Die Kraft der Linie. Abstraktion und Bildlichkeit in Japan und dem Westen

Laufzeit: 27. Mai 2011 bis 08. Januar 2012

Anlässlich des 150-jährigen Jubiläums der freundschaftlichen Beziehungen zwischen Deutschland und Japan zeigt die Ausstellung japanische Schriftkunst aus der zweiten Hälfte des 20. Jahrhunderts unter anderem von Morita Shiryû neben Grafiken und Plakaten westlicher Künstler wie Max Ernst, A.R. Penck oder André Masson. Zu sehen sind auch Keramiken von Hamada Shôji oder Pablo Picasso. Die japanischen Künstler übernahmen die in der traditionellen chinesischen Kunsttheorie verankerte Auffassung von der Kalligraphie als einen Ausdruck der Persönlichkeit.
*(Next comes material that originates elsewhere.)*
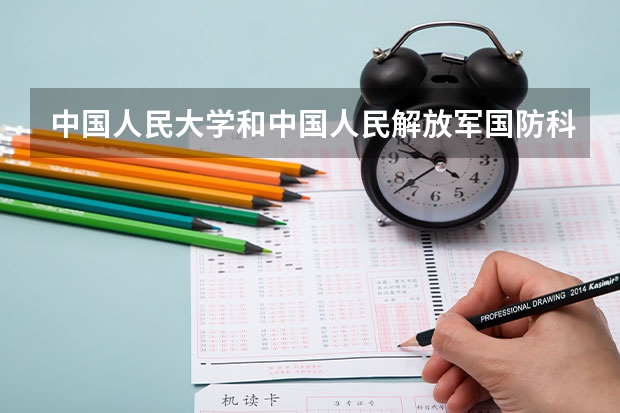 中国人民大学和中国人民解放军国防科技大学哪个好(近三年录取分数线对比)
In dem Wunsch nach Erneuerung der traditionellen Kalligraphie gründete der Kalligraph Morita Shiryû 1952 zusammen mit anderen Schriftkünstlern die avantgardistische Vereinigung "Bokujin (Tuschemenschen)".

Unter dem Einfluss der westlichen abstrakten Malerei der Nachkriegszeit entwickelten sie einen freieren und regellosen Umgang mit der Schrift. Andere künstlerische Experimente heben den piktographischen Ursprung der Zeichen hervor oder versuchen sich in einer abstrakt-bildlichen Wiedergabe des Zeichensinns. Die ostasiatische Kalligraphie mit der Linie als Träger einer essentiellen Bewegung und als Verkörperung elementarer Kräfte hat umgekehrt westliche Künstler entscheidend beeinflusst und inspiriert, vor allem innerhalb der informellen Malerei und des abstrakten Expressionismus. Parallel ist vom 25. Mai bis 29. Juli 2011 in der Handelskammer Hamburg eine Ausstellung über die Teezeremonie mit den Titel "Tee und Zen sind Eins" zu sehen.